__WHAT YOU WILL DO__:
(1) Duplicate the EHR FAQ passage from "Common Questions About" to "enough for us?".
(2) According to the EHR FAQ, how long does a focused first release for a single-site, single-specialty practice typically take?
(SELECTED TEXT Opens)
Common Questions About Custom Electronic Health Records (EHR) Systems
How does a custom EHR compare in cost to SaaS subscriptions?
Custom builds cost more up front, but SaaS pricing is usually charged per provider per month, so it climbs as you hire. For a small practice with standard needs, that's often fine. For a growing or multi-site practice, per-seat fees can quietly become the larger number over a five-to-ten-year horizon. A custom system doesn't scale its cost with headcount, and you own the codebase and data rather than renting access. We're happy to sketch a realistic total-cost comparison for your situation before you commit either way.
Is bespoke the right call, or is SaaS good enough for us?
For a solo practitioner or a small practice with conventional workflows and few integration needs, an off-the-shelf cloud EHR is usually the sensible choice and we'll tell you so. Bespoke earns its keep when you have a non-standard specialty workflow, need deep integration with five or more external systems, are hitting per-seat licensing pain at scale, or have compliance and data requirements that packaged products handle awkwardly. We'd rather lose the work than sell you a build you don't need.
What's a realistic development timeline?
A focused first release for a single-site, single-specialty practice typically takes 3-6 months: patient records, scheduling, clinical notes, e-prescribing, audit logging and role-based access. Multi-site builds with several integrations and specialty workflows run longer. We sequence the work so a usable system goes live early, then add modules in phases rather than holding everything back for one large switchover.
Can you integrate with NHS systems and our existing tools?
Yes. We work with HL7 v2 messaging, FHIR APIs and DICOM for imaging, and we build connections to labs, pharmacy and e-prescribing networks, billing and practice management systems, and NHS infrastructure such as GP2GP record transfer and Spine messaging. Each integration is scoped and tested on its own. We're honest about which connections are straightforward and which need middleware or more careful handling of legacy batch feeds.
How do you handle data security and compliance?
Compliance is built in from the design stage, not retrofitted. That means UK GDPR handling, consent tracking, data subject access and erasure workflows, encryption in transit and at rest, role-based access, and tamper-evident audit logs covering who accessed what and when. We design around NHS Data Security and Protection Toolkit expectations, CQC records requirements, and UK data residency. Security testing is carried out before go-live.
How does data migration from our current system work?
Migration is usually the most underestimated part of any EHR change. We map your legacy data to the new model, clean and de-duplicate it, and run validation against samples before go-live, with a parallel-running period where it makes sense. Demographics, problem lists, medications, allergies, recent results and recent notes are the priority. We're clear up front that this stage takes real time rather than a couple of weeks.
Do you provide training and support after launch?
Yes. We train clinical, admin and billing staff on the workflows that apply to them, provide documentation written for your system, and stay on hand through go-live when issues are most likely to surface. Ongoing support covers updates, security patching and smaller changes; larger new modules are scoped and quoted separately.
(SELECTED TEXT Closes)
(MATERIAL PROVIDED Opens)
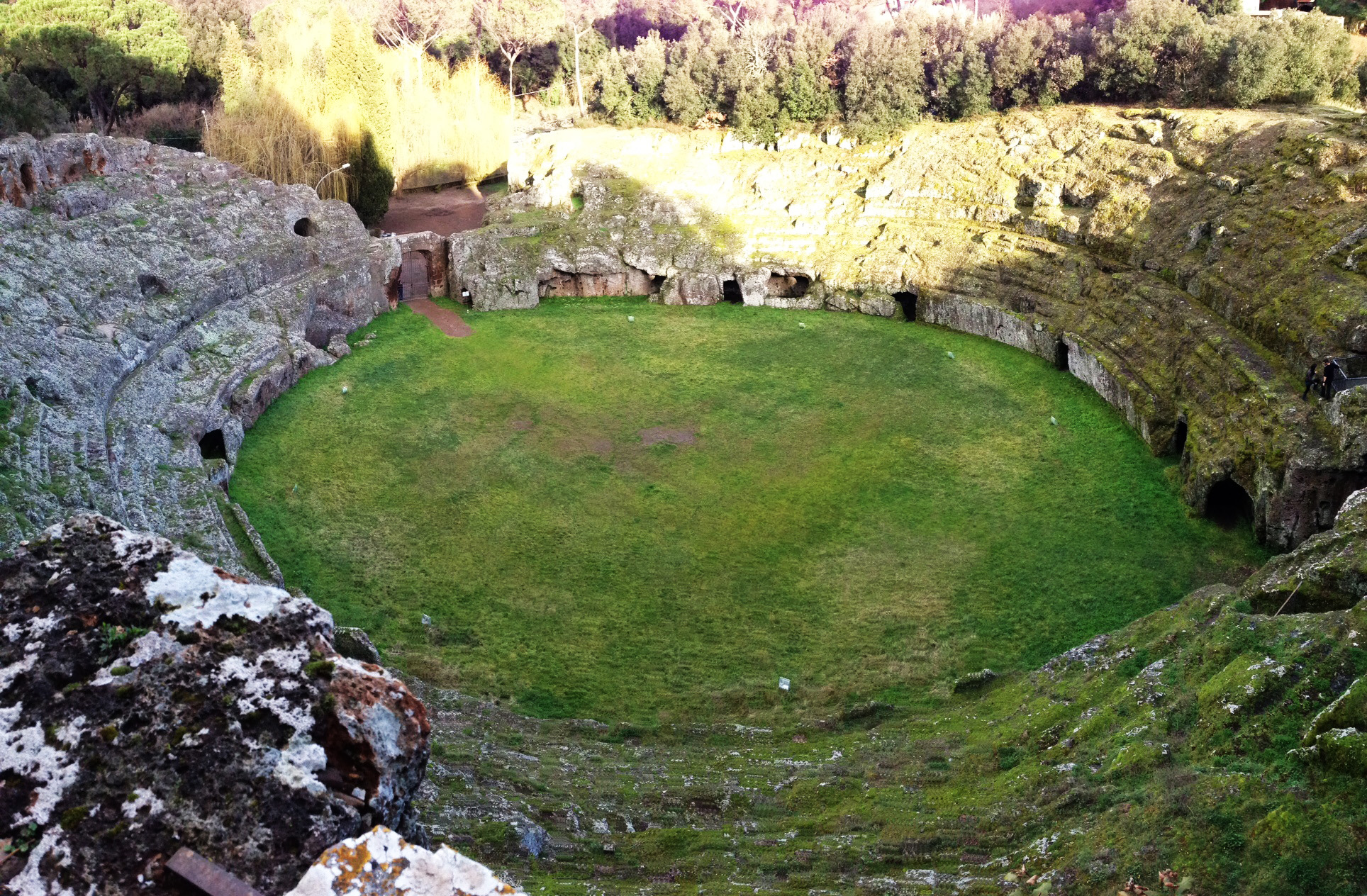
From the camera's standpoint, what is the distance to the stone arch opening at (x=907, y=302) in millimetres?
34938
(MATERIAL PROVIDED Closes)
__RESPONSES IN ORDER__:
(1)
Common Questions About Custom Electronic Health Records (EHR) Systems
How does a custom EHR compare in cost to SaaS subscriptions?
Custom builds cost more up front, but SaaS pricing is usually charged per provider per month, so it climbs as you hire. For a small practice with standard needs, that's often fine. For a growing or multi-site practice, per-seat fees can quietly become the larger number over a five-to-ten-year horizon. A custom system doesn't scale its cost with headcount, and you own the codebase and data rather than renting access. We're happy to sketch a realistic total-cost comparison for your situation before you commit either way.
Is bespoke the right call, or is SaaS good enough for us?

(2) Typically 3-6 months.